* _JOB_
Rescale the part of the data that opens with the line containing "Based on the" and closes with the line containing "1100 centimetres", writing out every line of it, requests included. In the answers only, multiply each number (coordinates and distances) by 1.15 and round it to a whole number, halves up.

Stored entries
(begin)

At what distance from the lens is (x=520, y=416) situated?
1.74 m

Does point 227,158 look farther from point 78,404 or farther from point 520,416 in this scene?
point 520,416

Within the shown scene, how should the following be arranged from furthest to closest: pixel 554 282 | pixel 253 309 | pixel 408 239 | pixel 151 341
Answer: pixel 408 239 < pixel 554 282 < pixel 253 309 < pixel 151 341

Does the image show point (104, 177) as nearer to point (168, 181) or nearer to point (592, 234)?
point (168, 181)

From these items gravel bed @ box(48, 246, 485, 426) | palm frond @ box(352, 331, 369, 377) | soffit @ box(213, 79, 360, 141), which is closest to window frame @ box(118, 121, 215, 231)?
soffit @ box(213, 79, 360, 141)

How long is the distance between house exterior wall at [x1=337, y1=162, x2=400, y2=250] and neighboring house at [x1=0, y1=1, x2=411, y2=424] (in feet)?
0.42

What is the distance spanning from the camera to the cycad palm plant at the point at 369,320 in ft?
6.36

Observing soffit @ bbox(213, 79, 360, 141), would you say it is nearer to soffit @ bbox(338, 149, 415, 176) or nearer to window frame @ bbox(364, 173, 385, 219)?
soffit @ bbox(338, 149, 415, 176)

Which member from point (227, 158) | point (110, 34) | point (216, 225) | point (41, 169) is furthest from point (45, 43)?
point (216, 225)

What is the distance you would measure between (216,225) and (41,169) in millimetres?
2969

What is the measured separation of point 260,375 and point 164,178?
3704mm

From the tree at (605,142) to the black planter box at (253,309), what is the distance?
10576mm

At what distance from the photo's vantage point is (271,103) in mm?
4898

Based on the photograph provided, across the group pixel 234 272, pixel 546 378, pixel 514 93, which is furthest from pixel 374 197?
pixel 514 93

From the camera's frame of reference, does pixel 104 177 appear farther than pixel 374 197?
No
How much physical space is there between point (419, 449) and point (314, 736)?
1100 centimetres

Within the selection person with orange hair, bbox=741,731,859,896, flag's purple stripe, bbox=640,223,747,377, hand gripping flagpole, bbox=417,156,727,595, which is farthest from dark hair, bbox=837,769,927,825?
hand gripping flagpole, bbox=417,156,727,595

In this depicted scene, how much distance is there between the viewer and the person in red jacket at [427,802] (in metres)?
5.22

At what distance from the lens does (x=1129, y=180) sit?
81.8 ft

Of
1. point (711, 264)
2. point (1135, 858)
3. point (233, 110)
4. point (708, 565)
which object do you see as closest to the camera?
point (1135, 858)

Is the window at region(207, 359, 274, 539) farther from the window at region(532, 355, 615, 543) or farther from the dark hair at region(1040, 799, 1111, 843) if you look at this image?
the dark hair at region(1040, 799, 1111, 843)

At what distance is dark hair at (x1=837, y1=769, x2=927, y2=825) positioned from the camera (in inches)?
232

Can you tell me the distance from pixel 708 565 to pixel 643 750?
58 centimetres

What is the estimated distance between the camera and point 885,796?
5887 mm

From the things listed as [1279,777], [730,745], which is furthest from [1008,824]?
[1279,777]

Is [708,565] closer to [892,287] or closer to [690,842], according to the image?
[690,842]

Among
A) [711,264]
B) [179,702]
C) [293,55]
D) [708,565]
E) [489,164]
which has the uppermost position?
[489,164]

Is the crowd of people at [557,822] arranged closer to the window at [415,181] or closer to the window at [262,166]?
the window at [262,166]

(end)

* _EXERCISE RESULT_
Based on the photograph provided, across the group pixel 234 272, pixel 546 378, pixel 514 93, which is furthest from pixel 374 197?
pixel 591 107

From the camera's frame of reference, does pixel 104 177 appear farther than pixel 374 197?
No
How much physical space is there between point (419, 449) and point (314, 736)?
1265 centimetres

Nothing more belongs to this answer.